• Exercise task: Set down the line that contains "What is the distance from point" and every line after it to the end of the entries, exactly as they stand and nothing more.

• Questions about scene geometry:
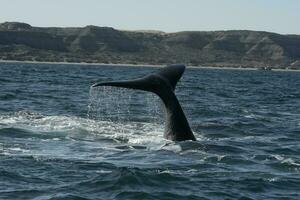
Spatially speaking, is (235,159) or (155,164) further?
(235,159)

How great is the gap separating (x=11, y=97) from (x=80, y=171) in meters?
22.6

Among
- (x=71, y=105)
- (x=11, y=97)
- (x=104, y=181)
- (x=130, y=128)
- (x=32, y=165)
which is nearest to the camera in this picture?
(x=104, y=181)

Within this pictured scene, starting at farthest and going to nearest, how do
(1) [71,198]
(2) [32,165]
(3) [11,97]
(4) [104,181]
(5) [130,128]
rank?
(3) [11,97] < (5) [130,128] < (2) [32,165] < (4) [104,181] < (1) [71,198]

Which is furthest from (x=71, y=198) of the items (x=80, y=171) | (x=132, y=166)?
(x=132, y=166)

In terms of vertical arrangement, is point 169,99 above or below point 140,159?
above

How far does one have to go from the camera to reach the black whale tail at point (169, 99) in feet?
64.3

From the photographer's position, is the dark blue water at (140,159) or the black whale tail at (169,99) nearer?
the dark blue water at (140,159)

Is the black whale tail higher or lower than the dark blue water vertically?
higher

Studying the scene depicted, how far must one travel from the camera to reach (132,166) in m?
16.1

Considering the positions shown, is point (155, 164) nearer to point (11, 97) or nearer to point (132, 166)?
point (132, 166)

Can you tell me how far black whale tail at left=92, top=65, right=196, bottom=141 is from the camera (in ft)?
64.3

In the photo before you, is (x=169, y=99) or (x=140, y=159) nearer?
(x=140, y=159)

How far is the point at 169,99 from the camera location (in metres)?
20.1

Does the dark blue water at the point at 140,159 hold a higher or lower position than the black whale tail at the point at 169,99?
lower
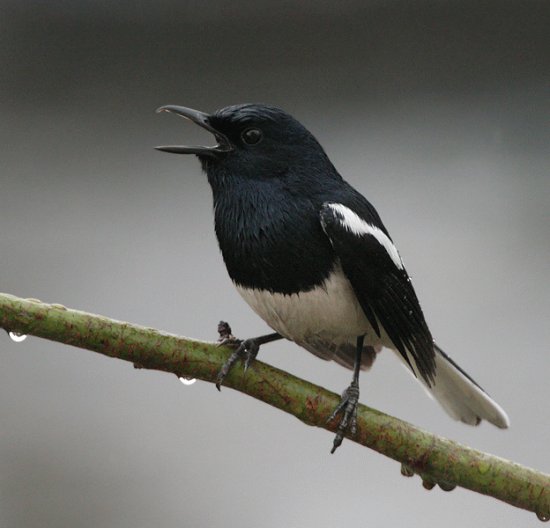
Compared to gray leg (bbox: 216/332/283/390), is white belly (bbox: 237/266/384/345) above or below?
above

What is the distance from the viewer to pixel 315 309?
7.54 ft

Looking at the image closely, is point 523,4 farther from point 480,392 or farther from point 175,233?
point 480,392

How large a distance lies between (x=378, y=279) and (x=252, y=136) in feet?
1.46

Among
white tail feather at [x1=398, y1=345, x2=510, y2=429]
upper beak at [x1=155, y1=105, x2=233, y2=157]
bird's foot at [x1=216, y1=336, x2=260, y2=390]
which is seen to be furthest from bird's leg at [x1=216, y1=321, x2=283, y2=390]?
white tail feather at [x1=398, y1=345, x2=510, y2=429]

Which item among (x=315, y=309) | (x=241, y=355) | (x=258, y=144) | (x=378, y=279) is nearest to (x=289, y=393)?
(x=241, y=355)

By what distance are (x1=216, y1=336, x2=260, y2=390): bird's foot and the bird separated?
0.12 m

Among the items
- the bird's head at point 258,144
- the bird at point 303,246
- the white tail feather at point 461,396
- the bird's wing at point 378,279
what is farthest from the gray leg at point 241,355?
the white tail feather at point 461,396

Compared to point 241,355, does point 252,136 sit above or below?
above

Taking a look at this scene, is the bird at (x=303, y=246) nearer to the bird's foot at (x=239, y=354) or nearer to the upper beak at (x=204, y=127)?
the upper beak at (x=204, y=127)

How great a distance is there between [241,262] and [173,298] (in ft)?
5.87

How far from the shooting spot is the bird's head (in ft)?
7.88

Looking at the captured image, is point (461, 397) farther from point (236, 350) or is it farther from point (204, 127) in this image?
point (204, 127)

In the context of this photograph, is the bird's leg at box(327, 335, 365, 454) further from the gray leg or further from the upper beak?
the upper beak

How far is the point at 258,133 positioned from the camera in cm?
241
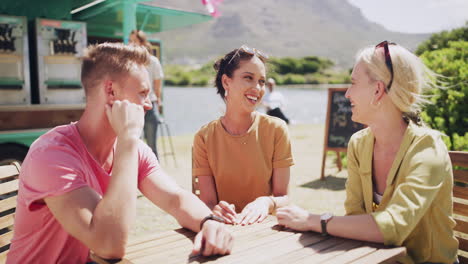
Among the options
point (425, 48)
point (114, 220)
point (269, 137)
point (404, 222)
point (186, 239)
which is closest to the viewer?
point (114, 220)

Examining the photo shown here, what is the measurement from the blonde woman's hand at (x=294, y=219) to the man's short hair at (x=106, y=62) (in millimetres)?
879

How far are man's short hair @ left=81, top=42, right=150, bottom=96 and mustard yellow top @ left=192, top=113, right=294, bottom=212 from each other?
3.04ft

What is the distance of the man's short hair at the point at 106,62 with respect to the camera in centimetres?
152

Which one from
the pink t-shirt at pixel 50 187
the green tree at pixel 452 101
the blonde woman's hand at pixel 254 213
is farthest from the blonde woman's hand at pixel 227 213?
the green tree at pixel 452 101

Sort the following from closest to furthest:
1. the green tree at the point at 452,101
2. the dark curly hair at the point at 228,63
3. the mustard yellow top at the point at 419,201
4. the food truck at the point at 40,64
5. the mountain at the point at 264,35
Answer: the mustard yellow top at the point at 419,201, the dark curly hair at the point at 228,63, the green tree at the point at 452,101, the food truck at the point at 40,64, the mountain at the point at 264,35

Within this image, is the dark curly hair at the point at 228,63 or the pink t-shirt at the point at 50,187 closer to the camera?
the pink t-shirt at the point at 50,187

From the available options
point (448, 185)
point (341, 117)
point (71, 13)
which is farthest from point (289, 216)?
point (71, 13)

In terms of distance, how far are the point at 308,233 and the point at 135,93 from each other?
0.91m

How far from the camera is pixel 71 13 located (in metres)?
6.37

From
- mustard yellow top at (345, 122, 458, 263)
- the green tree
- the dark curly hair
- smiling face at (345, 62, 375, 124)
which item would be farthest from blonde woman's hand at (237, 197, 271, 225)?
the green tree

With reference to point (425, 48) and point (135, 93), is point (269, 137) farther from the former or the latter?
point (425, 48)

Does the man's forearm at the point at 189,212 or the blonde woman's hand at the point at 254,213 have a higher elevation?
the man's forearm at the point at 189,212

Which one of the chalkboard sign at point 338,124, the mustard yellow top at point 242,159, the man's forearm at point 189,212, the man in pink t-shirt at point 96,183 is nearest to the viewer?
the man in pink t-shirt at point 96,183

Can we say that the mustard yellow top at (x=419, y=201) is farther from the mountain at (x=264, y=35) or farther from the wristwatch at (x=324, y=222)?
the mountain at (x=264, y=35)
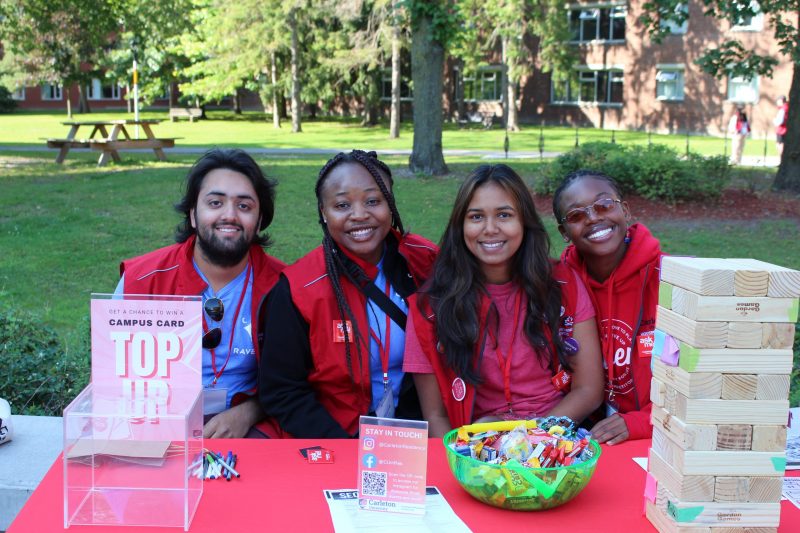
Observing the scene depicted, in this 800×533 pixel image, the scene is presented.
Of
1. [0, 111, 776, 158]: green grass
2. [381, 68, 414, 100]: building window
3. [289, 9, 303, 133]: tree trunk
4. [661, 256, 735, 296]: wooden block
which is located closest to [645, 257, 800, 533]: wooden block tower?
[661, 256, 735, 296]: wooden block

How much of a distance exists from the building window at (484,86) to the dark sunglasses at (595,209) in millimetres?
36380

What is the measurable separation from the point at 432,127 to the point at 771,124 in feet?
63.1

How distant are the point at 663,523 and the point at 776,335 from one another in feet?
1.76

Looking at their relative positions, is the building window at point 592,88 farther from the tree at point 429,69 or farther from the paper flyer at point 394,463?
the paper flyer at point 394,463

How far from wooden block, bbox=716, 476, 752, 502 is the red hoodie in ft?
3.81

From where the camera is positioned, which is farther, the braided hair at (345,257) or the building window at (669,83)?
the building window at (669,83)

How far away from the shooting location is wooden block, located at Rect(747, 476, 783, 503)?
6.35 feet

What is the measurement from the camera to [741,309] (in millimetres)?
1852

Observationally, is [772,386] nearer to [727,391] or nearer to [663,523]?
[727,391]

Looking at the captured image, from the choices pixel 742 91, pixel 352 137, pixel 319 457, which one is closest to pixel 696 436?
pixel 319 457

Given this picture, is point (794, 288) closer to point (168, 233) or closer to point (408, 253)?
point (408, 253)

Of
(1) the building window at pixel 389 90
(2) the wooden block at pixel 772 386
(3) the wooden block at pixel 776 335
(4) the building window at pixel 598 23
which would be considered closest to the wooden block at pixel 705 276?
(3) the wooden block at pixel 776 335

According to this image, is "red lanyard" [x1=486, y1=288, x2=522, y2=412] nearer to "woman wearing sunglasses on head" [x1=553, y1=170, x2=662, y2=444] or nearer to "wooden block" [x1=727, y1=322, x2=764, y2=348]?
"woman wearing sunglasses on head" [x1=553, y1=170, x2=662, y2=444]

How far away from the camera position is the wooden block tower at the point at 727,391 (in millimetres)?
1853
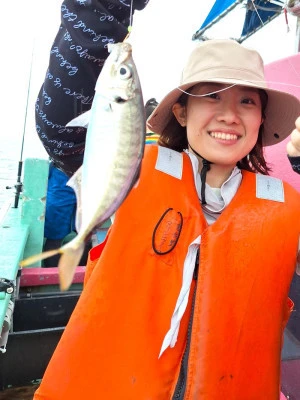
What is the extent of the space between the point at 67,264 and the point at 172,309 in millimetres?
786

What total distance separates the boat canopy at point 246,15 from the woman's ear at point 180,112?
24.2ft

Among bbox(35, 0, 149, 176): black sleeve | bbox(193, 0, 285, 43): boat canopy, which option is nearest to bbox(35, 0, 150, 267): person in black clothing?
bbox(35, 0, 149, 176): black sleeve

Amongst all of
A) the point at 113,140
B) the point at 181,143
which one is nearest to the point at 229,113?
the point at 181,143

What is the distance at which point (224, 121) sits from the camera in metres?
1.73

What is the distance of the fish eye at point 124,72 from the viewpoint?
1.05m

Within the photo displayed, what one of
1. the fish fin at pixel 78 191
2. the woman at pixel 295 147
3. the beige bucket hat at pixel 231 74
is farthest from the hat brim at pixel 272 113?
the fish fin at pixel 78 191

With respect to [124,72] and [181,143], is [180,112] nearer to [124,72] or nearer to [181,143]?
[181,143]

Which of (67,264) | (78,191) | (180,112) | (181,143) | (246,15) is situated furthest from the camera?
(246,15)

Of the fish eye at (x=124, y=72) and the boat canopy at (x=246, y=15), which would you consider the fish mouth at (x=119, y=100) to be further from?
the boat canopy at (x=246, y=15)

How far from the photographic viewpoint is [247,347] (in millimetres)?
1722

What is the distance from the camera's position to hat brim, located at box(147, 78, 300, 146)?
1.87 metres

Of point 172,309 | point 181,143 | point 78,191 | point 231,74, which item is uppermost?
point 231,74

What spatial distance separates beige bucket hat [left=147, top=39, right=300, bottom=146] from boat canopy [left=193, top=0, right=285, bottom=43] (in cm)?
725

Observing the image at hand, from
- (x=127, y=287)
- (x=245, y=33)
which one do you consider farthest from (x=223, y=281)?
(x=245, y=33)
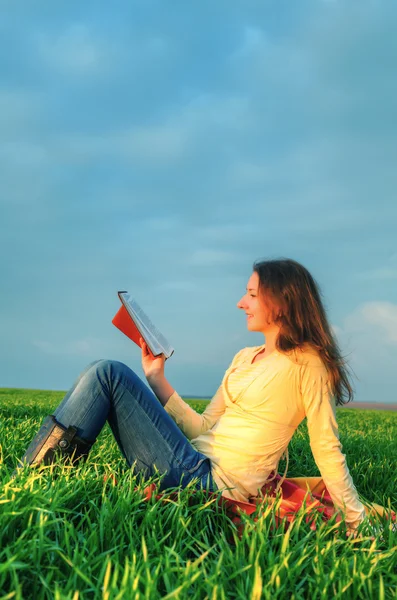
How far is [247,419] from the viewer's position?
11.4 ft

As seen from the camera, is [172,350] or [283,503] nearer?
[283,503]

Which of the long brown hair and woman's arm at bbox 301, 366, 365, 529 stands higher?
the long brown hair

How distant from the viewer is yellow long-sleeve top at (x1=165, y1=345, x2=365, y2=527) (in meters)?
3.39

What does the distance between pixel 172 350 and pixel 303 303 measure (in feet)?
2.76

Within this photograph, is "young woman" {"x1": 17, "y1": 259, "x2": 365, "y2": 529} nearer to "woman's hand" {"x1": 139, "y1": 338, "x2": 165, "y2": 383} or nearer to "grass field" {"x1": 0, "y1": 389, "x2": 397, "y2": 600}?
"grass field" {"x1": 0, "y1": 389, "x2": 397, "y2": 600}

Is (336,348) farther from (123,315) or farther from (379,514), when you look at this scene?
(123,315)

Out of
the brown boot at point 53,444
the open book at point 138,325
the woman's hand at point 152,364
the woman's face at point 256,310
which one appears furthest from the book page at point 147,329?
the brown boot at point 53,444

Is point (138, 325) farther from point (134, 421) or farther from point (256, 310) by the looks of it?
point (256, 310)

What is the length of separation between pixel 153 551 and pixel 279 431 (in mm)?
1047

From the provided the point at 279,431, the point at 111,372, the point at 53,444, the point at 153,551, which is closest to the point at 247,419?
the point at 279,431

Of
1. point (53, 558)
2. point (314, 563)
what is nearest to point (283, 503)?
point (314, 563)

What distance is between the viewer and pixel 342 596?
8.18ft

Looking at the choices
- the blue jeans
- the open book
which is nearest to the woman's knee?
the blue jeans

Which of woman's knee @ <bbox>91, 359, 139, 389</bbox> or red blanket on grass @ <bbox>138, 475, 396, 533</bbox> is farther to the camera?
woman's knee @ <bbox>91, 359, 139, 389</bbox>
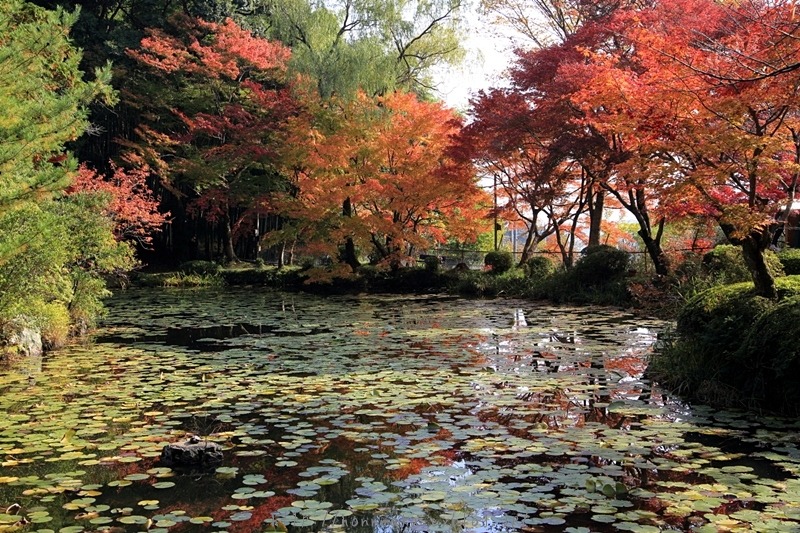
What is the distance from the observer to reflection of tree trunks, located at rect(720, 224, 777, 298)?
5.81m

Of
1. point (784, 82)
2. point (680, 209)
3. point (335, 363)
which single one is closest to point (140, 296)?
point (335, 363)

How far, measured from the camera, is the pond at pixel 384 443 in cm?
328

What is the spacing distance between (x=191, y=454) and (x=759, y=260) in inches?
201

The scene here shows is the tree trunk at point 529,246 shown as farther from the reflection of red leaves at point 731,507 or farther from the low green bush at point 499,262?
the reflection of red leaves at point 731,507

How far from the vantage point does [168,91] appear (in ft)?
72.4

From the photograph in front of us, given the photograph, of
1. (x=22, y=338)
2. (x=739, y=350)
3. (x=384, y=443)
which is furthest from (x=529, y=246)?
(x=384, y=443)

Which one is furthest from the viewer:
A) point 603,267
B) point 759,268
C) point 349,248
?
point 349,248

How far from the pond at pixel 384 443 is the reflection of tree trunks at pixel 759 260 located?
132 centimetres

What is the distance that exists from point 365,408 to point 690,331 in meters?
3.18

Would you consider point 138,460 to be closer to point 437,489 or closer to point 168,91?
point 437,489

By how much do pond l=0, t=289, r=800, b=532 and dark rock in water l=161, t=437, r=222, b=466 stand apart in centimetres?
8

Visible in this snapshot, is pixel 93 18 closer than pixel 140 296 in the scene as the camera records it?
No

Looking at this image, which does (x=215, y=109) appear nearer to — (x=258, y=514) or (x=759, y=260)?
(x=759, y=260)

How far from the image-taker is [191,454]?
13.2ft
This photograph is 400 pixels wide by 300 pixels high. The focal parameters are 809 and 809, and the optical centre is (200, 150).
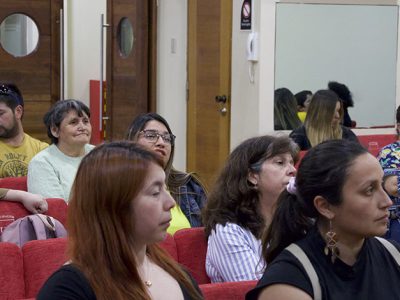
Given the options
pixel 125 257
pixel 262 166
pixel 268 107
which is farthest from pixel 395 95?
pixel 125 257

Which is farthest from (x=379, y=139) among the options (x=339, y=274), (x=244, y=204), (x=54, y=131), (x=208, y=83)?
(x=339, y=274)

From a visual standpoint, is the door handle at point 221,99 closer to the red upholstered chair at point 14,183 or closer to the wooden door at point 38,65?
the wooden door at point 38,65

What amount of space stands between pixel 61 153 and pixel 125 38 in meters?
3.58

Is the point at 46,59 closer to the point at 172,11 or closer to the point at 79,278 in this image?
the point at 172,11

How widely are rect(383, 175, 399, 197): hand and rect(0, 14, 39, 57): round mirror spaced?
16.2ft

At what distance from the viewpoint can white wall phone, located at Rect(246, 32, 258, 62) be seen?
6.24 meters

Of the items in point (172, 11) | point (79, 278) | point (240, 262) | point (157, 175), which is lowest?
point (240, 262)

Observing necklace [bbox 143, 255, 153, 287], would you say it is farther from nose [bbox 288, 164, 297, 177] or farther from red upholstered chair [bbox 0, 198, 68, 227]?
red upholstered chair [bbox 0, 198, 68, 227]

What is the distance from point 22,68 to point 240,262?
19.3 ft

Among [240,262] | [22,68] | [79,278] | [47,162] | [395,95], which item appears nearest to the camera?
[79,278]

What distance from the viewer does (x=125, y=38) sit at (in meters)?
7.76

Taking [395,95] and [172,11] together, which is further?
[172,11]

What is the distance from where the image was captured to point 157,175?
195 centimetres

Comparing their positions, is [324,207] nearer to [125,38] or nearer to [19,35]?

• Complete answer:
What is the distance from point 22,68 to point 240,262?
19.3 ft

Among [240,262] | [22,68] | [79,278] | [47,162] | [395,95], which item appears nearest to the camera?
[79,278]

What distance from the viewer does (x=125, y=38) sit at (in meters)?
7.76

Taking [395,95] and [172,11] together, which is further?
[172,11]

What is the distance from where the image was captured to point 157,175?
195 centimetres

Comparing their positions, is [324,207] nearer to [125,38] or nearer to [19,35]?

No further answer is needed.